◆ **Records for processing**:
------------------------------------
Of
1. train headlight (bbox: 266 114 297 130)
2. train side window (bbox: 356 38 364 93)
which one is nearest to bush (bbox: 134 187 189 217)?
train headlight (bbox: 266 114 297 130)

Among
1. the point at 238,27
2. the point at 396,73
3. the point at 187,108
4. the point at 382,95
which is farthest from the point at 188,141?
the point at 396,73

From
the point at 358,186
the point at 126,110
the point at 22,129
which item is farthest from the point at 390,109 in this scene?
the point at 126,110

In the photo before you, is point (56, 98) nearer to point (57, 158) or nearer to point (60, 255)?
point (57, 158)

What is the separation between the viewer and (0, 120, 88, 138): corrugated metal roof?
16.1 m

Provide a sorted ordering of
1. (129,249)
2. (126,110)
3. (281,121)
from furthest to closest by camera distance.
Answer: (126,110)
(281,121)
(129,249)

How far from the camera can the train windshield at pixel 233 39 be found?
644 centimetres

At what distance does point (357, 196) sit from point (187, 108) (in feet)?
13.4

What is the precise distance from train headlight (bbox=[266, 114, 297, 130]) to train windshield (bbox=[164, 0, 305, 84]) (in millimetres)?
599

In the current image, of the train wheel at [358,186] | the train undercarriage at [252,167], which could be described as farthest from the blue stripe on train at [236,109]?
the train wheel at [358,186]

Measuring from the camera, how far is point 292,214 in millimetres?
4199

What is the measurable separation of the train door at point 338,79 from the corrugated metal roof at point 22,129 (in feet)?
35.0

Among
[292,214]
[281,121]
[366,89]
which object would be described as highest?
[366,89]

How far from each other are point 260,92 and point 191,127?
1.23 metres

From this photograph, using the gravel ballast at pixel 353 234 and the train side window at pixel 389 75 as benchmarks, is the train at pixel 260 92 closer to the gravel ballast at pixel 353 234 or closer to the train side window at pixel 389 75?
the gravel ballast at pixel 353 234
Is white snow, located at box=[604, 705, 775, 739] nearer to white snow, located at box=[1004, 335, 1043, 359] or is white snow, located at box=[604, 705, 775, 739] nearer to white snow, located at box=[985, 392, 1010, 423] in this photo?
------------------------------------
◆ **Task directions**: Copy out all of the records above word for word, keeping every line as it appears.

◆ **Answer to the task**:
Of
1. train headlight (bbox: 266 114 297 130)
2. train side window (bbox: 356 38 364 93)
which one is nearest to bush (bbox: 134 187 189 217)?
train headlight (bbox: 266 114 297 130)

Among
1. the point at 238,27
2. the point at 396,73
3. the point at 187,108
4. the point at 382,95
which is farthest from the point at 188,141?
the point at 396,73

From
the point at 358,186
the point at 126,110
the point at 22,129
which item is farthest from the point at 390,109 in this scene?
the point at 126,110

In the photo before you, is point (56, 98) nearer to point (57, 158) or nearer to point (60, 255)?
point (57, 158)

What is the separation between the viewer and (0, 120, 88, 138): corrugated metal roof?
16.1 m

Provide a sorted ordering of
1. (129,249)
2. (126,110)
3. (281,121)
from furthest to closest by camera distance.
Answer: (126,110)
(281,121)
(129,249)

How far from the camera can the train windshield at pixel 233 39 be found?
644 centimetres

At what distance does point (357, 196) sit from point (187, 108) (in feet)?
13.4

What is the precise distance from train headlight (bbox=[266, 114, 297, 130]) to train windshield (bbox=[164, 0, 305, 84]) (in millimetres)?
599

In the current image, of the train wheel at [358,186] | the train undercarriage at [252,167], which could be described as farthest from the blue stripe on train at [236,109]?
the train wheel at [358,186]

Measuring from the camera, how far is point 292,214 in millimetres?
4199

What is the measurable separation of the train door at point 338,79 from the corrugated metal roof at point 22,129 (in feet)?
35.0

Among
[292,214]
[281,121]
[366,89]
which object would be described as highest?
[366,89]

How far from each other are point 260,92 and point 191,127?
1.23 metres

From this photograph, using the gravel ballast at pixel 353 234 and the train side window at pixel 389 75 as benchmarks, is the train at pixel 260 92 closer to the gravel ballast at pixel 353 234 or closer to the train side window at pixel 389 75?
the gravel ballast at pixel 353 234
Is white snow, located at box=[604, 705, 775, 739] nearer to white snow, located at box=[1004, 335, 1043, 359] or is white snow, located at box=[604, 705, 775, 739] nearer to white snow, located at box=[985, 392, 1010, 423] in this photo?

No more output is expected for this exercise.